__How to complete this task__
Extend the passage about open reporting platforms and oil spill monitoring in the Niger Delta, starting right after its last sentence.

__Text passage__

Open reporting platforms, like G17Eco, are potentially revolutionary because they neutralize the company-centric bias of most accounts and democratize the accounting process, allowing more scrutiny and accountability by external stakeholders beyond just shareholders, such as local communities and campaign groups. At its most radical, this approach can help stakeholders create alternative accounting systems, which companies could then be obliged to participate in and integrate into their own accountability practices.
One of the most interesting examples is in the Niger Delta, where the persistent problem of oil spills since the 1990s, caused largely by the activities of the petrochemical multinational Shell, required a new approach by local regulators. The data used by Nigerian authorities to sanction Shell for environmental and social damages was scant and often supplied by the corporate’s own monitoring programmes, making it hugely partial and selective. Shell consequently got away with under-reporting spills and avoiding the costs of clean-up for years.
So a coalition of NGOs developed a web-based ‘counter-account’, which allowed those affected by these oil spills to record when, where and what was being spilled, including images, videos and first-person testimonies of their suffering. This counter-account was highly effective and led to a partnership with the authorities to enable government agencies, oil companies, civil society groups and communities to all engage and share critical information. Now fully integrated into government regulation and rebranded as the Oil Spill Monitor (OSM), it provides open access to detailed accounts of the cause, timing, location, quantity and remediation of every single oil spill in the Niger Delta. Most importantly, it gives everyone affected a chance to give their accounts of the impacts, including local people whose voices would normally go unheard and whose lives have been blighted by disease caused by polluted farmland, fish, drinking water and air.

__Entries provided__
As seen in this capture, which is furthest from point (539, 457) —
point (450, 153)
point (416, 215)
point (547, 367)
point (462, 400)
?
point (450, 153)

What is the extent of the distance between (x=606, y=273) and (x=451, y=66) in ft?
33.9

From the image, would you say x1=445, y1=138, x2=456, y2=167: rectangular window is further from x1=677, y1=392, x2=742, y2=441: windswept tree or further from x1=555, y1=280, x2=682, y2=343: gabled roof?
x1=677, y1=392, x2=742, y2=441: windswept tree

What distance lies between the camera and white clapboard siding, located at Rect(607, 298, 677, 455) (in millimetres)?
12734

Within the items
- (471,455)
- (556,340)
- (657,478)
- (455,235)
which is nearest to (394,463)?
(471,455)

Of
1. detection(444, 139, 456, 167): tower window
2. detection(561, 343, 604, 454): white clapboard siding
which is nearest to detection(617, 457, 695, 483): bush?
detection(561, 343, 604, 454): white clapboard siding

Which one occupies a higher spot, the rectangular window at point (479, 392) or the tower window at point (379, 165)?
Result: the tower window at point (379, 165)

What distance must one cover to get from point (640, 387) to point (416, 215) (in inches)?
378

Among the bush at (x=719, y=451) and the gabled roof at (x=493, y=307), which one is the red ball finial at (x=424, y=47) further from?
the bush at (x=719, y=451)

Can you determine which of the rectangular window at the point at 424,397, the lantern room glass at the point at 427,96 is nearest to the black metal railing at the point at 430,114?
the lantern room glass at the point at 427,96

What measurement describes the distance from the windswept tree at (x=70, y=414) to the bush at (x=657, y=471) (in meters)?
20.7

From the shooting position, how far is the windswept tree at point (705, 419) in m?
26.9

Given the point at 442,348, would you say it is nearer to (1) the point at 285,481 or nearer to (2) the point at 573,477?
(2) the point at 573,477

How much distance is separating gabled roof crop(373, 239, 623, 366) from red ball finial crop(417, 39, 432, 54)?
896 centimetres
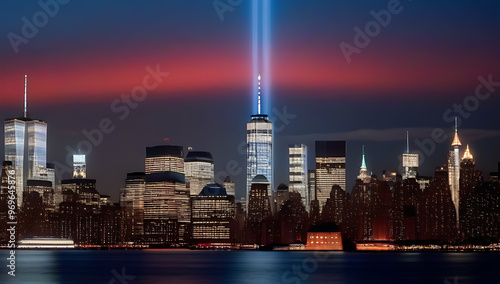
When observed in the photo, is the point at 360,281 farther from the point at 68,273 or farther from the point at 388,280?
the point at 68,273

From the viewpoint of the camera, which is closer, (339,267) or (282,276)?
(282,276)

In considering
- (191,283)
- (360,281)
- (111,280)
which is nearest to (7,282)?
(111,280)

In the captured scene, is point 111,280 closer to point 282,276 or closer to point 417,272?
point 282,276

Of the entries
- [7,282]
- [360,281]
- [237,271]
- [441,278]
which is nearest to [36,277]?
[7,282]

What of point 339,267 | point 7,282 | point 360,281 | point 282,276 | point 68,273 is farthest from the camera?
point 339,267

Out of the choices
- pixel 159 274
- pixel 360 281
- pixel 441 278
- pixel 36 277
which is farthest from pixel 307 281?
pixel 36 277

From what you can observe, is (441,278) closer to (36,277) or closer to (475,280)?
(475,280)

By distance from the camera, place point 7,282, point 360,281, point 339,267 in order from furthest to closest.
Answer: point 339,267 → point 360,281 → point 7,282

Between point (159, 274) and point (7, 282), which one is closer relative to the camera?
point (7, 282)
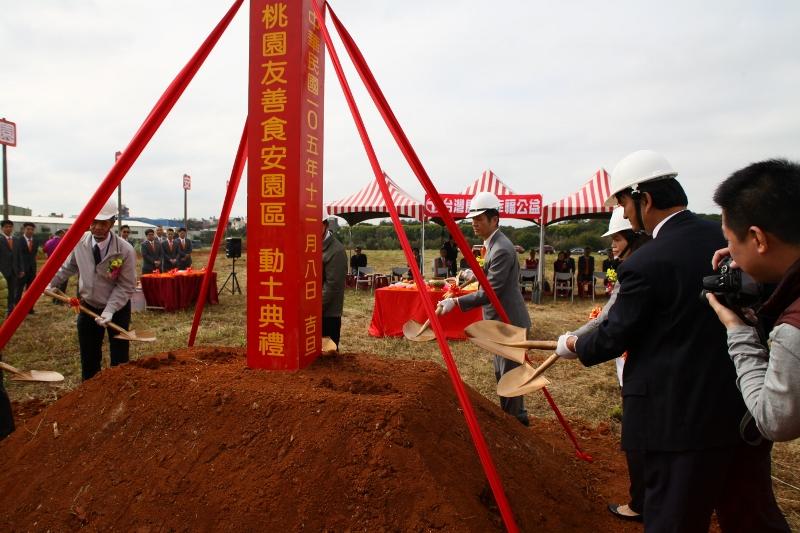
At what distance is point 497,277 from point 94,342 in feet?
10.8

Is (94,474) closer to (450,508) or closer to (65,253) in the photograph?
(65,253)

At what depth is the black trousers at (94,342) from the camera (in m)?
3.88

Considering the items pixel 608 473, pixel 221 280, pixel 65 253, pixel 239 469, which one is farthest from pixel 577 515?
pixel 221 280

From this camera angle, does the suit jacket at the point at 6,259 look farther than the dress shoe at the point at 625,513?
Yes

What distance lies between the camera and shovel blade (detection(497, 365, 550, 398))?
7.64 ft

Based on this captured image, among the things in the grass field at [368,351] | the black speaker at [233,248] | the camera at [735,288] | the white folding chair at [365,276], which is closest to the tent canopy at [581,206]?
the grass field at [368,351]

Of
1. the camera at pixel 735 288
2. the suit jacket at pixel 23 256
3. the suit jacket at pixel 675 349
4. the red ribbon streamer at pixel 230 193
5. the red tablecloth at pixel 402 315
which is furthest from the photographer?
the suit jacket at pixel 23 256

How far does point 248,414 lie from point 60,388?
3621 mm

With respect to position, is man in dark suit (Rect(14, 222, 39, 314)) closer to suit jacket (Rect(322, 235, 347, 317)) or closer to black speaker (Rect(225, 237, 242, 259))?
black speaker (Rect(225, 237, 242, 259))

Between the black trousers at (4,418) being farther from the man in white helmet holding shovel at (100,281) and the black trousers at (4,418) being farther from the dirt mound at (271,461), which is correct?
the man in white helmet holding shovel at (100,281)

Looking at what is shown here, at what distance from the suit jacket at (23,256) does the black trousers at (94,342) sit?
614 centimetres

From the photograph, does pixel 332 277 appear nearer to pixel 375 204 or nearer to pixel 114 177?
pixel 114 177

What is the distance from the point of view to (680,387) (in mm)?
1641

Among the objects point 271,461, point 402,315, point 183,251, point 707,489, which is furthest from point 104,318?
point 183,251
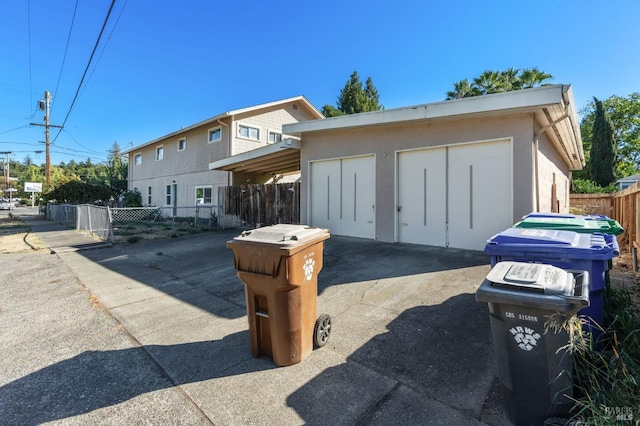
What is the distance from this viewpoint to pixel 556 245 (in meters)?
2.61

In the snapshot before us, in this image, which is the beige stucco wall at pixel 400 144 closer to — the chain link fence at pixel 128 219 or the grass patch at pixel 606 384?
the grass patch at pixel 606 384

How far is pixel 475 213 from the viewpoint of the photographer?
6379 mm

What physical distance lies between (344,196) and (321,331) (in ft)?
18.8

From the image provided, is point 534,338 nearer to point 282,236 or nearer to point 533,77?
point 282,236

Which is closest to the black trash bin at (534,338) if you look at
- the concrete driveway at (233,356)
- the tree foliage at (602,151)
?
the concrete driveway at (233,356)

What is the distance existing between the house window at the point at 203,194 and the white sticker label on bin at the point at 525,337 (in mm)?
16279

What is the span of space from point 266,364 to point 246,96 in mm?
21996

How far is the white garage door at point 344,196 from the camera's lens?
7.97m

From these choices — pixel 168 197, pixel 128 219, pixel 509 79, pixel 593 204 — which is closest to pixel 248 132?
pixel 128 219

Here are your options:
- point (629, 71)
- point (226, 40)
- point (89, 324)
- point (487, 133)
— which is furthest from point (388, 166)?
point (629, 71)

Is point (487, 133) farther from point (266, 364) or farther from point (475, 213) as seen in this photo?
point (266, 364)

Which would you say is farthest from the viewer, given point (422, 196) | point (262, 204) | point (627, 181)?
point (627, 181)

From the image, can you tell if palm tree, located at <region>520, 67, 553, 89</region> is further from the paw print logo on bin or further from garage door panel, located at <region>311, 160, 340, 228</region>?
the paw print logo on bin

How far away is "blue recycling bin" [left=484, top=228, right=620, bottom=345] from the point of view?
96.1 inches
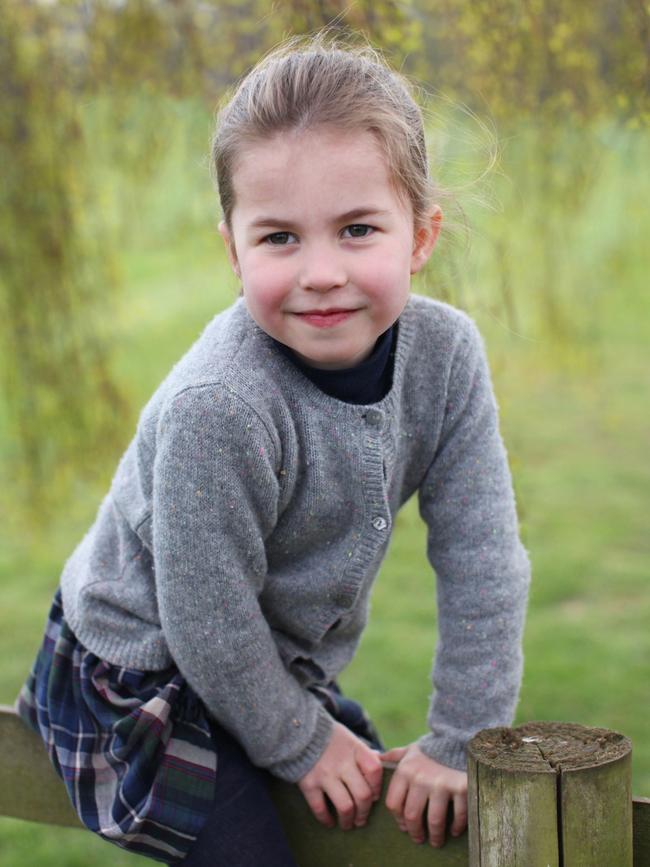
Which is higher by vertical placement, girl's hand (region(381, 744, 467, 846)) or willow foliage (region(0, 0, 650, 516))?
willow foliage (region(0, 0, 650, 516))

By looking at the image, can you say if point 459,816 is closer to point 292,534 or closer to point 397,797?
point 397,797

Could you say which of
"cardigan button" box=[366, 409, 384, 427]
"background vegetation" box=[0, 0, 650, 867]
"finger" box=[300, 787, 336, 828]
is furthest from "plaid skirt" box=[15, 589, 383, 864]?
"background vegetation" box=[0, 0, 650, 867]

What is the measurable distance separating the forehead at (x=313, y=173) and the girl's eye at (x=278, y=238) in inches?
1.1

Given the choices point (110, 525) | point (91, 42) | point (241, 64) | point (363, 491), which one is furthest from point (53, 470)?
point (363, 491)

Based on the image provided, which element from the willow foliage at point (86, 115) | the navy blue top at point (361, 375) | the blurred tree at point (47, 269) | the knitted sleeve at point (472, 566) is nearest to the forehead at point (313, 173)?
the navy blue top at point (361, 375)

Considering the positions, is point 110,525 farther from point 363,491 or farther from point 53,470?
point 53,470

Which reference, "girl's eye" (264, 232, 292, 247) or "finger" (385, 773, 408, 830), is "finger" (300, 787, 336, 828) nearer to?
"finger" (385, 773, 408, 830)

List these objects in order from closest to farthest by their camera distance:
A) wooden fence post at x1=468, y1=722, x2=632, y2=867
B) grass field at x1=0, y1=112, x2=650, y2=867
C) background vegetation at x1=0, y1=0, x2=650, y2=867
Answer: wooden fence post at x1=468, y1=722, x2=632, y2=867 → background vegetation at x1=0, y1=0, x2=650, y2=867 → grass field at x1=0, y1=112, x2=650, y2=867

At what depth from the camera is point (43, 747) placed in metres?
1.70

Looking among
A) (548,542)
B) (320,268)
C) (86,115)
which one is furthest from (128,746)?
(548,542)

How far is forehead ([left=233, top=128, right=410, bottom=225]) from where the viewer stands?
1.46 meters

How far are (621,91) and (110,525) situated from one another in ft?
5.26

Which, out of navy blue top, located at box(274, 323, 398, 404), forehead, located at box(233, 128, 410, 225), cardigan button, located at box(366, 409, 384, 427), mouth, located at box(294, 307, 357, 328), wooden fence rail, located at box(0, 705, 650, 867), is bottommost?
wooden fence rail, located at box(0, 705, 650, 867)

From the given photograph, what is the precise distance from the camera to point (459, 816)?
1.54m
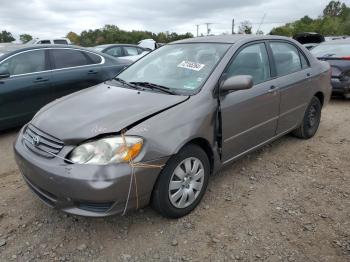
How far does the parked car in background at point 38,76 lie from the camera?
5.21m

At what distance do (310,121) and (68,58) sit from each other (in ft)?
13.4

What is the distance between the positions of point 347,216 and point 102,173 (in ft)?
7.33

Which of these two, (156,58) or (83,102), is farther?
(156,58)

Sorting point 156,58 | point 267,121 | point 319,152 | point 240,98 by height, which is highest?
point 156,58

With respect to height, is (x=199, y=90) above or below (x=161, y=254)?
above

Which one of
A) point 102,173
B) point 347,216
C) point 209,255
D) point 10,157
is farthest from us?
point 10,157

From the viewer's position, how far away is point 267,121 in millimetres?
3969

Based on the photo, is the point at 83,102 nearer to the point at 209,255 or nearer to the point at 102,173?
the point at 102,173

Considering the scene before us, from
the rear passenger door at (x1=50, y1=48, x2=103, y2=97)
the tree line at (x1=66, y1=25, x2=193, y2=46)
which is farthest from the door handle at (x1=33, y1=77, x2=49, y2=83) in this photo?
the tree line at (x1=66, y1=25, x2=193, y2=46)

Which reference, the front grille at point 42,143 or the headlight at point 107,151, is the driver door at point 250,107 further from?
the front grille at point 42,143

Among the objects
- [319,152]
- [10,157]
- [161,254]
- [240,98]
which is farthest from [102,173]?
[319,152]

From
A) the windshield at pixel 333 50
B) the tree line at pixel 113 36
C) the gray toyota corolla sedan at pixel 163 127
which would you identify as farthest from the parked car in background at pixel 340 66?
the tree line at pixel 113 36

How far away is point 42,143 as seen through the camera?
2.85 m

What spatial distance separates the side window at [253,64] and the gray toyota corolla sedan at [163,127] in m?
0.01
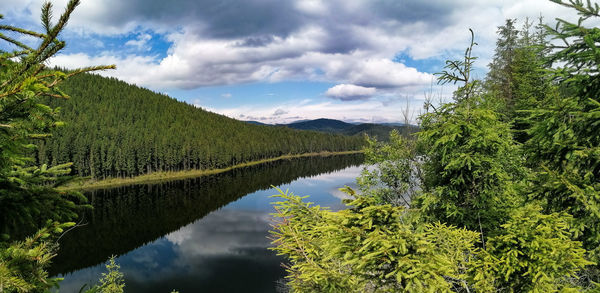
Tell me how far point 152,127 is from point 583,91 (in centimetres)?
16645

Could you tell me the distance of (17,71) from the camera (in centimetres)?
357

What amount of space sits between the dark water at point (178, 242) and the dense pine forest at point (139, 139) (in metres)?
16.6

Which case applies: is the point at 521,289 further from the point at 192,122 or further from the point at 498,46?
the point at 192,122

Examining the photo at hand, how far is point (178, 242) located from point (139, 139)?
81031 mm

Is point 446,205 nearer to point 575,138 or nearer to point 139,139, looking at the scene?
point 575,138

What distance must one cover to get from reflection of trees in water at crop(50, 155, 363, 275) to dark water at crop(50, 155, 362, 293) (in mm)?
156

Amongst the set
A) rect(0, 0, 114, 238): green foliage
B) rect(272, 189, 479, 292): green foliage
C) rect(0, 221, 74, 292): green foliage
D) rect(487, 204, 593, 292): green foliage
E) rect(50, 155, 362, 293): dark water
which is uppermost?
rect(0, 0, 114, 238): green foliage

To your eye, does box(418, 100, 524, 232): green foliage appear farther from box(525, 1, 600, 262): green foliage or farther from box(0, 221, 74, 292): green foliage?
box(0, 221, 74, 292): green foliage

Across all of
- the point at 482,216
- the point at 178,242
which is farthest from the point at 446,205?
the point at 178,242

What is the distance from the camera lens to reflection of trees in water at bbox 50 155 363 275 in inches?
1781

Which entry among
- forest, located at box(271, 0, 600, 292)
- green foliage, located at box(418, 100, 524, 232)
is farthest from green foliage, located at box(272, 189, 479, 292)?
green foliage, located at box(418, 100, 524, 232)

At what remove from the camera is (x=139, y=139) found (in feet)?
378

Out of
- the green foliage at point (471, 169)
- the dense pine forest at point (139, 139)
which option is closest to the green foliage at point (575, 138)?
the green foliage at point (471, 169)

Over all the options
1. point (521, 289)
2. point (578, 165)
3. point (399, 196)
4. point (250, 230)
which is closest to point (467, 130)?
point (578, 165)
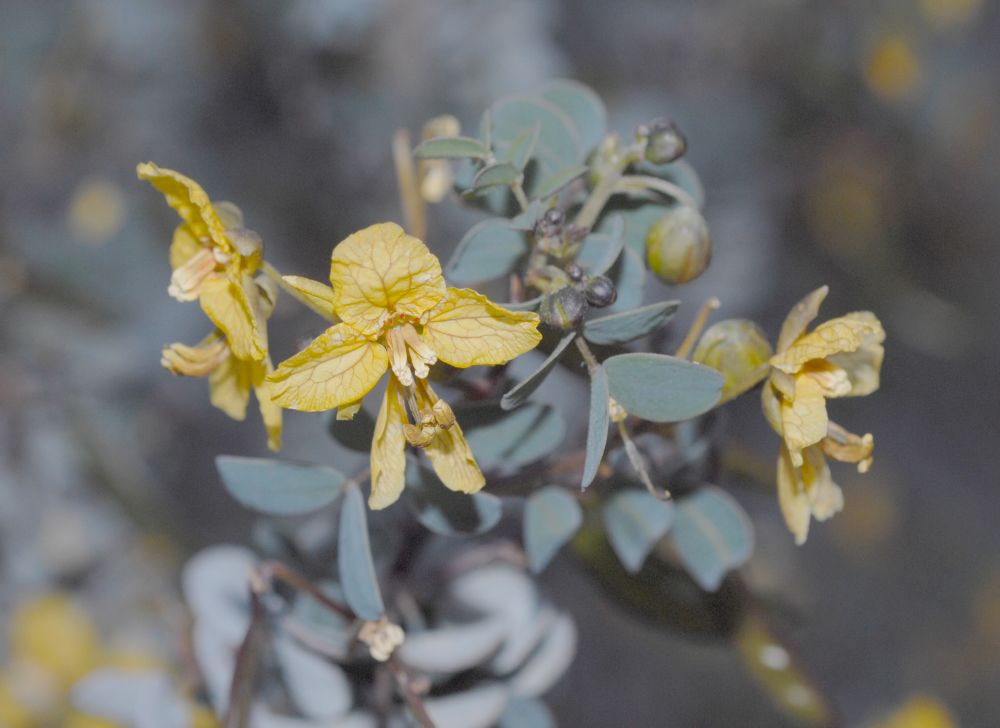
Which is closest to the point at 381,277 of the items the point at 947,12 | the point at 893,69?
the point at 893,69

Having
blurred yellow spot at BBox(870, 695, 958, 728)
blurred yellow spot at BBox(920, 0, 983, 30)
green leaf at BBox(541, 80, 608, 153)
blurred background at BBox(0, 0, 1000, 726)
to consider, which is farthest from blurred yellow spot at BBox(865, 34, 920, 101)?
A: green leaf at BBox(541, 80, 608, 153)

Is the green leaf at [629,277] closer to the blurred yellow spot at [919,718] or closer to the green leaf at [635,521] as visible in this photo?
the green leaf at [635,521]

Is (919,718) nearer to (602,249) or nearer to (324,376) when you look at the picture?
(602,249)

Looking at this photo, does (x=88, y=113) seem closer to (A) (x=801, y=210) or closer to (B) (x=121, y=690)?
(B) (x=121, y=690)

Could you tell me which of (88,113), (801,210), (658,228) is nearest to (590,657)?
(801,210)

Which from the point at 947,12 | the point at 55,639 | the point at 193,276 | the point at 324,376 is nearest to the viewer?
the point at 324,376

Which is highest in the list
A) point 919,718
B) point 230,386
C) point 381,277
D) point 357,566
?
point 381,277

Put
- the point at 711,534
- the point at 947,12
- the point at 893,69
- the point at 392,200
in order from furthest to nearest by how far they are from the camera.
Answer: the point at 947,12 → the point at 893,69 → the point at 392,200 → the point at 711,534
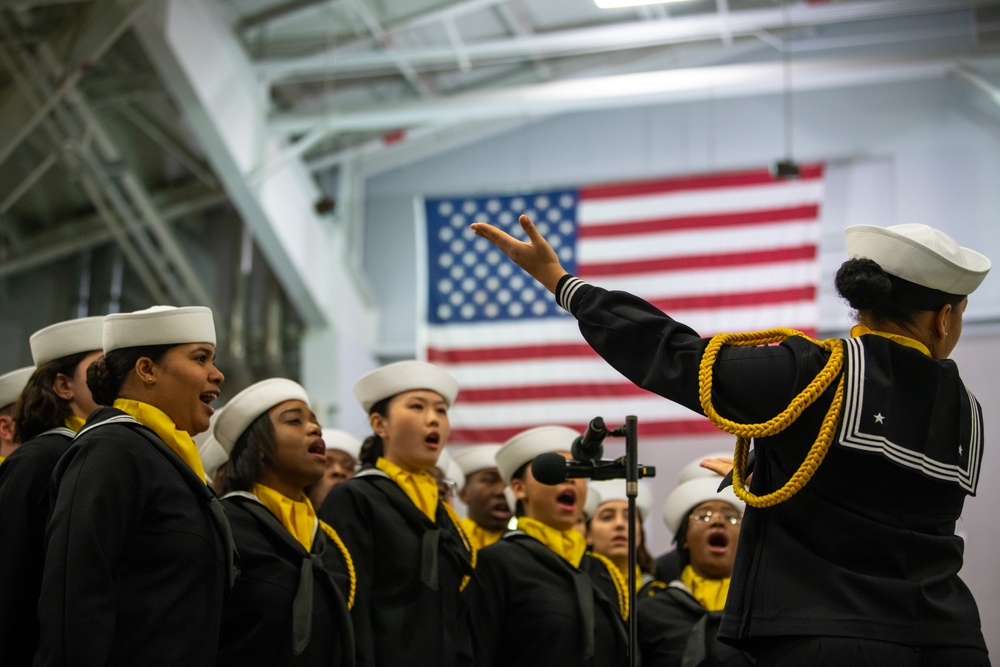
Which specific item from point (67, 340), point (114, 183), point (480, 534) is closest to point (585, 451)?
point (67, 340)

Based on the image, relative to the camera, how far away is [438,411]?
12.6 feet

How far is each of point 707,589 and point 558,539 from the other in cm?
54

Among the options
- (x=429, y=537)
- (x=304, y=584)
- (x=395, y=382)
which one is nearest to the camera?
(x=304, y=584)

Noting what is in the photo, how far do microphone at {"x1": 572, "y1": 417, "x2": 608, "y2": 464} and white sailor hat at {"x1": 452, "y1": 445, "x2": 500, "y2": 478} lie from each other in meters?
2.17

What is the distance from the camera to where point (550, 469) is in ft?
9.13

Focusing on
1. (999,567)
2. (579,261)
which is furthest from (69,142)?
(999,567)

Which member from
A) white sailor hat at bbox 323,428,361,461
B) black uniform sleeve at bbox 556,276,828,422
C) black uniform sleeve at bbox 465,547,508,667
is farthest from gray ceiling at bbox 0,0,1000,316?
black uniform sleeve at bbox 556,276,828,422

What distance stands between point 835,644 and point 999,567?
4689mm

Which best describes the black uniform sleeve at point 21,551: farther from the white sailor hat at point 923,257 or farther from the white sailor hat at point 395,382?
the white sailor hat at point 923,257

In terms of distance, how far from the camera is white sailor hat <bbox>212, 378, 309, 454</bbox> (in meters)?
3.34

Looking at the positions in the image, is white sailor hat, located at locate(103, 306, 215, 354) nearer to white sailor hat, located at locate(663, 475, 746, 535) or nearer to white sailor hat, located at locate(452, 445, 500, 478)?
white sailor hat, located at locate(663, 475, 746, 535)

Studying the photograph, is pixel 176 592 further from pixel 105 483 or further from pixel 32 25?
pixel 32 25

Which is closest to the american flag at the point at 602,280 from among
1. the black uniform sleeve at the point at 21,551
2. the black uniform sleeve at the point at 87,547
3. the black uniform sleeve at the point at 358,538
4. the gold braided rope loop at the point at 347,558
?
the black uniform sleeve at the point at 358,538

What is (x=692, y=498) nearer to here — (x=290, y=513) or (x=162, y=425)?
(x=290, y=513)
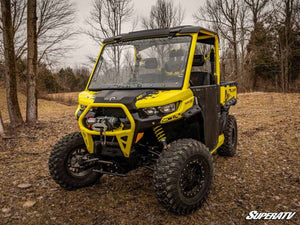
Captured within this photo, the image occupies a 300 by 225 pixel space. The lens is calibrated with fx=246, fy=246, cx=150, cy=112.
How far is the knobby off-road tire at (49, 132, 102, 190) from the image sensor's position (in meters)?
3.62

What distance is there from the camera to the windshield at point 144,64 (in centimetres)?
340

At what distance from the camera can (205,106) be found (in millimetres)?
3650

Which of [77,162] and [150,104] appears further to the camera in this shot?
[77,162]

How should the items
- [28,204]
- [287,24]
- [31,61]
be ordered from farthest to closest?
[287,24] < [31,61] < [28,204]

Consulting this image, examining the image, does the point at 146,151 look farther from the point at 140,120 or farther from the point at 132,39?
the point at 132,39

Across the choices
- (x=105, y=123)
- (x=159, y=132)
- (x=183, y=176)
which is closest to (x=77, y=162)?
(x=105, y=123)

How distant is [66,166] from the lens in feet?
12.1

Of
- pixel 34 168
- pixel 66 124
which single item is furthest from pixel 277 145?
pixel 66 124

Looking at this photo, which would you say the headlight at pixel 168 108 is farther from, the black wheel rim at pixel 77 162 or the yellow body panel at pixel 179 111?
the black wheel rim at pixel 77 162

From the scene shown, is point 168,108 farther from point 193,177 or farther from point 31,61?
point 31,61

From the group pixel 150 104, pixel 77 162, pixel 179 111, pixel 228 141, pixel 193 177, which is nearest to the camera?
pixel 150 104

__Expected output__
By capturing all the stakeholders in the region, not only did OSM equip the Nigerian authorities with a more complete range of data to hold Shell to account, but it also allowed local communities and NGOs to audit, verify and challenge the authorities and their official accounts, too. Undercover filming by Amnesty International found the Nigerian authorities’ oil spill investigation teams to be under the control of Shell, bribing locals to lie about pipe leakages being caused by oil thieves’ sabotage. Shell eventually paid £55 million in compensation in 2015 for deliberately minimizing its oil spill assessments after losing a court case led by the human rights charity. And in 2021, a Dutch court found Shell Nigeria liable for damage caused by oil leaks and ordered them to pay compensation to farmers and install equipment to prevent future damage, ruling that they had a duty of care to the communities wherever they operated.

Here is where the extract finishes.